Expectation Maximization Algorithm and Gaussian Mixture Model

Sat 12 Mar 2016 by Tianlong Song Tags Machine Learning Data Mining

In statistical modeling, it is possible that some observations are just missing. For example, when flipping two biased coins with unknown biases, we only have a sequence of observations on heads and tails, but forgot to record which coin each observation comes from. In this case, the conventional maximum likelihood (ML) or maximum a posteriori (MAP) algorithm would no longer be able to work, and it is time for the expectation maximization (EM) algorithm to come into play.

A Motivating Example

Although the two-biased-coin example above works as a valid example, another example will be discussed here, as it is more relevant to practical needs. Let us assume that we have a collection of float numbers, which come from two different Gaussian distributions. Unfortunately, we do not know which distribution each number comes from. Now we are supposed to learn the two Gaussian distributions (i,e, their means and variances) from the given data. This is the well-known Gaussian mixture model (GMM).
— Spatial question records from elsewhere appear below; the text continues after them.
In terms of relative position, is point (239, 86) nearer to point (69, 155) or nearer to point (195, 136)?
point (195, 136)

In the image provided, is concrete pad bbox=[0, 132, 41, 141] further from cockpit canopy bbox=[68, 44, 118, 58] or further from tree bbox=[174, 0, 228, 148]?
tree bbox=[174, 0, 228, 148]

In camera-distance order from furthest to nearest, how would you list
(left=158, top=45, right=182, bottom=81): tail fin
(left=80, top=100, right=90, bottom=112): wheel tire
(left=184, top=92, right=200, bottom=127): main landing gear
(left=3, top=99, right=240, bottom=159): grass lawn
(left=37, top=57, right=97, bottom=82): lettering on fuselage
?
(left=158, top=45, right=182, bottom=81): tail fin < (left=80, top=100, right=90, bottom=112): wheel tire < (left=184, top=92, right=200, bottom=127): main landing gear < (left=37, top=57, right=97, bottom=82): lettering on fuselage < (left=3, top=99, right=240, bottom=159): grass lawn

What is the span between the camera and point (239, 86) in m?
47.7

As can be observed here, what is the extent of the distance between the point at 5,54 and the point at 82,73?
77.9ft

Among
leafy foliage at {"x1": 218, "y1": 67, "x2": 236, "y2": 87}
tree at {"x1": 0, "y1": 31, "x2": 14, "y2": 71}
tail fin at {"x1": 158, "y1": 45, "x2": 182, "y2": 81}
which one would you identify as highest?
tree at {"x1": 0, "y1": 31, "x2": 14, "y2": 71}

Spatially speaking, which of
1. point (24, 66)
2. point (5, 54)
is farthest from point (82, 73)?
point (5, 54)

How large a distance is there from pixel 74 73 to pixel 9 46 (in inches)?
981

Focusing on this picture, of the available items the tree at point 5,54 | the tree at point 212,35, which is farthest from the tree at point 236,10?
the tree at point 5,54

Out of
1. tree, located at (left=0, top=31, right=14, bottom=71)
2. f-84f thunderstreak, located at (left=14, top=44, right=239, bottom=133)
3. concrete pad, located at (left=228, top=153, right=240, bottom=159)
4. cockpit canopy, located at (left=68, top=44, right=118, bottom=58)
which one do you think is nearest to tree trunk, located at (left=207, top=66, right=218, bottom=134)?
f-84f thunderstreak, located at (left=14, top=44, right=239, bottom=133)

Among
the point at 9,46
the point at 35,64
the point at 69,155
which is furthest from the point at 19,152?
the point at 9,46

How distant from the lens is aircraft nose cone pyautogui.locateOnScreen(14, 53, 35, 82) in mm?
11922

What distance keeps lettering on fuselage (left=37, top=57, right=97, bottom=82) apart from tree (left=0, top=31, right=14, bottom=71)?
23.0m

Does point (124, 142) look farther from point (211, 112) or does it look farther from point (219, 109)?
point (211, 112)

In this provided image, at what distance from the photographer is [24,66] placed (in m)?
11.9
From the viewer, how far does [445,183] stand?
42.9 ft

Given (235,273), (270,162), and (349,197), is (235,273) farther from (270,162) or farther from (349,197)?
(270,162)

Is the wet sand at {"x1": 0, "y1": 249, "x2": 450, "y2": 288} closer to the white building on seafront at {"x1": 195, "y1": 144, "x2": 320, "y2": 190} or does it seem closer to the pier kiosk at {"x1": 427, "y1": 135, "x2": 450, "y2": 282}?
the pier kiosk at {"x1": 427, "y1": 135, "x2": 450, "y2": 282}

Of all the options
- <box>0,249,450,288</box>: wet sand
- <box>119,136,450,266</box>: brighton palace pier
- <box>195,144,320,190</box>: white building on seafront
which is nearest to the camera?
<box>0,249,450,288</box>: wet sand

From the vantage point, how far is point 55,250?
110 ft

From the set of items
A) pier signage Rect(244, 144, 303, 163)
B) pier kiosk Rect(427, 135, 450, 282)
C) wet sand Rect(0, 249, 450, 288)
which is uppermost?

What makes things difficult is that we have missing observations, i.e., membership of each number towards the two distributions. Though conventional ML or MAP would not work here, this is a perfect problem that EM can handle.

Expectation Maximization (EM) Algorithm1

Let us consider a statistical model with a vector of unknown parameters \(\boldsymbol\theta\), which generates a set of observed data \(\textbf{X}\) and a set of missing observations \(\textbf{Z}\). The likelihood function, \(p(\textbf{X},\textbf{Z}|\boldsymbol\theta)\), characterizes the probability that \(\textbf{X}\) and \(\textbf{Z}\) appear given the model with parameters \(\boldsymbol\theta\). An intuitive idea to estimate \(\boldsymbol\theta\) would be trying to perform the maximum likelihood estimation (MLE) considering all possible \(\textbf{Z}\), i.e.,

\begin{equation} \max_{\boldsymbol\theta}{\ln{p(\textbf{X}|\boldsymbol\theta)}}=\max_{\boldsymbol\theta}{\ln{\sum_{\textbf{Z}}{p(\textbf{X},\textbf{Z}|\boldsymbol\theta)}}}=\max_{\boldsymbol\theta}{\ln{\sum_{\textbf{Z}}{p(\textbf{X}|\textbf{Z},\boldsymbol\theta)p(\textbf{Z}|\boldsymbol\theta)}}}. \end{equation}

Unfortunately, the problem above is not directly tractable, since we do not have any prior knowledge on the missing observations \(\textbf{Z}\).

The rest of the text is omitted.